Le rapport d’Oil Change International met aussi l’accent sur le financement du Gaz naturel liquéfié (GNL) qui connait un développement très rapide depuis l’invasion de l’Ukraine et est devenu en Europe un substitut au gaz russe. Il a atteint l’an dernier 120,9 milliards de dollars. Pour les banques, le GNL est un eldorado avec la multiplication des projets de développement de capacités de production et d’importation (terminaux portuaires) et la signature de contrats à très long terme, parfois à près de trente ans, garantissant la rentabilité desdits projets.

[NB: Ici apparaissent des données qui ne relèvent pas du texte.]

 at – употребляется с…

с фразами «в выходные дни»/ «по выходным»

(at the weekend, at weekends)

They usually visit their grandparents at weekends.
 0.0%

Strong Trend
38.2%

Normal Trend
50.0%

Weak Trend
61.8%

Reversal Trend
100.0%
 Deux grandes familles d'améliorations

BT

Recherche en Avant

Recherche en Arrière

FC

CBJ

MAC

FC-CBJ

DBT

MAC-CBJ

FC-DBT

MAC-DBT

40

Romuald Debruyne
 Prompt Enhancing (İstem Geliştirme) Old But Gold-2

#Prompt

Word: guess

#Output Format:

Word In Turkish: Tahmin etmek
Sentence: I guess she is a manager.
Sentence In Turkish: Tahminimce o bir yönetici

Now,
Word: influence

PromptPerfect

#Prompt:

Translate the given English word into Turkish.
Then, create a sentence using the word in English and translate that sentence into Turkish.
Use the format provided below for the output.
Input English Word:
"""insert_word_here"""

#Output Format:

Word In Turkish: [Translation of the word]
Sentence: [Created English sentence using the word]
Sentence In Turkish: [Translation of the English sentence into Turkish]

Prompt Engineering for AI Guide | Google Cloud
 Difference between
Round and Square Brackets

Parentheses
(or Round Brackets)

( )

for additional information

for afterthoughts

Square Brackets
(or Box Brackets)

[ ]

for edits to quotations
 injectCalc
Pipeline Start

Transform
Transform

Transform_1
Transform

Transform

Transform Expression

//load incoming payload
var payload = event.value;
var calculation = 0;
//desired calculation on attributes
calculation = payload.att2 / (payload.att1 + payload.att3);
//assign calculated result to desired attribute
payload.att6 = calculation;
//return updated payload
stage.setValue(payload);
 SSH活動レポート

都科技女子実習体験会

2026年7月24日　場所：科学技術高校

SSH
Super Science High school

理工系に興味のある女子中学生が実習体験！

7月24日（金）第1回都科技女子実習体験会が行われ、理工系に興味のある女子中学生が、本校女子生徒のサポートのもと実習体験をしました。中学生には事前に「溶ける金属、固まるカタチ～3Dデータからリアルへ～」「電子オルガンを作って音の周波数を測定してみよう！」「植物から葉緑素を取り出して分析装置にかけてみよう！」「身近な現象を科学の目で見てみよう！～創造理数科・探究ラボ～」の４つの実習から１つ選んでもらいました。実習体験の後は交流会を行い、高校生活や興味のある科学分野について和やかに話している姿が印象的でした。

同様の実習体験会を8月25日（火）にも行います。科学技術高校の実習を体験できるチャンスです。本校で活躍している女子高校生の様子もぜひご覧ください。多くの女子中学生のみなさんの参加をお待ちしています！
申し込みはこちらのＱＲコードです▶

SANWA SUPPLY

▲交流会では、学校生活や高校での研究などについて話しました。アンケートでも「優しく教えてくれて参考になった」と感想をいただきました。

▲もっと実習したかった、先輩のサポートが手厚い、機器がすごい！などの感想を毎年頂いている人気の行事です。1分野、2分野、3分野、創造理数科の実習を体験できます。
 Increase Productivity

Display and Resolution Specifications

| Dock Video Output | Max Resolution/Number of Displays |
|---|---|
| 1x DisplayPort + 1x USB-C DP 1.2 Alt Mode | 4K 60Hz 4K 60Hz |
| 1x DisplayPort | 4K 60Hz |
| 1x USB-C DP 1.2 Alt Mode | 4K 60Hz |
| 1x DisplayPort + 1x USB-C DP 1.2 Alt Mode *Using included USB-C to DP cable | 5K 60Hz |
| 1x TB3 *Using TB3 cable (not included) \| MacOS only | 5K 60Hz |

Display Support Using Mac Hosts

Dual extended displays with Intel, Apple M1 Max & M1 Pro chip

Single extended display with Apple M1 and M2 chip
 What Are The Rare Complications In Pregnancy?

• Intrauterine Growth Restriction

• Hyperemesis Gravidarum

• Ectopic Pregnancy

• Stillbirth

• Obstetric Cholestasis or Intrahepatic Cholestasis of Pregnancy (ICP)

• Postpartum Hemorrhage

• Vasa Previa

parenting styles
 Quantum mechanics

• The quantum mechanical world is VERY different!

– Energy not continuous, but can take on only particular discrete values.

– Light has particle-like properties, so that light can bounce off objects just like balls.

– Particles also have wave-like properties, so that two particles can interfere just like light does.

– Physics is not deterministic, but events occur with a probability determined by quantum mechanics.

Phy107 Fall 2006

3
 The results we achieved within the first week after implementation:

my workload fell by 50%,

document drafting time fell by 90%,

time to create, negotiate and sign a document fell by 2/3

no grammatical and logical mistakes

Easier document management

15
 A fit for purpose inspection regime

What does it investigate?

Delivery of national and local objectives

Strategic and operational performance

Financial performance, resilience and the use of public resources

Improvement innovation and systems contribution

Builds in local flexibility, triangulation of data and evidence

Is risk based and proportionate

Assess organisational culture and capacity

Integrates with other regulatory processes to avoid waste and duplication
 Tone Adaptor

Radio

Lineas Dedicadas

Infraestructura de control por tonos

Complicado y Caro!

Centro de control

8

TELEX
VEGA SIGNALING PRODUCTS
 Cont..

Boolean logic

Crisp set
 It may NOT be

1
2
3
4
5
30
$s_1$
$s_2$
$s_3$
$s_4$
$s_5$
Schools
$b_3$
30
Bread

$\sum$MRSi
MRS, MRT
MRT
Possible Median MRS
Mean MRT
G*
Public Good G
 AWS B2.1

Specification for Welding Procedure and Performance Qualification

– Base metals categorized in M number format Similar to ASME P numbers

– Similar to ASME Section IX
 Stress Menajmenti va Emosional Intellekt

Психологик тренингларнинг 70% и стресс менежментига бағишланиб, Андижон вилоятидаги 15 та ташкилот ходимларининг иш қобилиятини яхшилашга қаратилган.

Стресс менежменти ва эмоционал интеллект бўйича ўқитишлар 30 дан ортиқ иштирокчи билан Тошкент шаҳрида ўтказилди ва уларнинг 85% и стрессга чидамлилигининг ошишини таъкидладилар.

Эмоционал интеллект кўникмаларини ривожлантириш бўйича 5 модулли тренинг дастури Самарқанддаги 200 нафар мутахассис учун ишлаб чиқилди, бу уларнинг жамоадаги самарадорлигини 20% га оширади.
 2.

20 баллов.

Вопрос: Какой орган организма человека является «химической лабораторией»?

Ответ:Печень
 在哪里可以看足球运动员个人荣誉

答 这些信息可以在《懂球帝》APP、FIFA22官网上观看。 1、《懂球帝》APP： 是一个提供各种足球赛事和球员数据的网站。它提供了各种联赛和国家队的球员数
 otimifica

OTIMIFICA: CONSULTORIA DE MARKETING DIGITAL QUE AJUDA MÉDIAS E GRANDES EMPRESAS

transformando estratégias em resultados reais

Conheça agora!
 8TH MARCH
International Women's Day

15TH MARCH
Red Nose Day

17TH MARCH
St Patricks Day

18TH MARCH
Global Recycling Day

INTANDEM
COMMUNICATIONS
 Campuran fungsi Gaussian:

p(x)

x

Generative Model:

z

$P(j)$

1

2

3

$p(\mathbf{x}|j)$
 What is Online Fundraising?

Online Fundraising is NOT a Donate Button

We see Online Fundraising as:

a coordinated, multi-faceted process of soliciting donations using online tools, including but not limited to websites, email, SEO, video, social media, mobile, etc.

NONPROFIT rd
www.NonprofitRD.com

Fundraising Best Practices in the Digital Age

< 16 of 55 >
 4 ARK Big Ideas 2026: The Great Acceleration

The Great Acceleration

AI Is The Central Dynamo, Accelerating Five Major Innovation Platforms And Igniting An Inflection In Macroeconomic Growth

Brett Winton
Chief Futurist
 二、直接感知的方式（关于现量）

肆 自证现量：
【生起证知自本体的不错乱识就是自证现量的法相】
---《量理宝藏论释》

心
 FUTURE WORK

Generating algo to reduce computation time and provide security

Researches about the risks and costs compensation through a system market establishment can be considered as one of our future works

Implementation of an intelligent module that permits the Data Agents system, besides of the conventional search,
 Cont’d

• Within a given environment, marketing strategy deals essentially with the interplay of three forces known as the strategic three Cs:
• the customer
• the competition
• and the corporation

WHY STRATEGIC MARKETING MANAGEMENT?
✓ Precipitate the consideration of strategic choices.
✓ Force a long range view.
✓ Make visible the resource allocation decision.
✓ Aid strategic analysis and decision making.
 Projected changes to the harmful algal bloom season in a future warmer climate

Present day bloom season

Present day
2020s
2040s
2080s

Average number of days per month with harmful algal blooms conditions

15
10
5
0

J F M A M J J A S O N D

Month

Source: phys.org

Production d’électricité comme transports, le déclin des hydrocarbures n’a pas vraiment commencé

Et le développement de sources alternatives de production électricité renouvelables, notamment éoliennes et solaires, n’y change pas grand-chose compte tenu de la nature de ses substituts. Ils sont intermittents et aléatoires. Cela signifie qu’il faut des capacités de production disponibles à tout moment pour pallier au manque de vent ou de soleil. Et le gaz est le mieux adapté. L’Allemagne vient ainsi de lancer la construction en urgence de quatre centrales à gaz de grande puissance (2,5 GW) avec 16 milliards d’euros d’aides publiques.

Et du côté des transports, l’impact du développement rapide des véhicules électriques reste très limité sur la consommation de produits pétroliers. Un bon exemple de cela est donné par la Norvège. Le pays a établi un record avec pas moins de 80% des véhicules neufs commercialisés qui sont électriques depuis plus de trois ans. Mais la demande de carburants pétroliers n’a diminué que de 10%.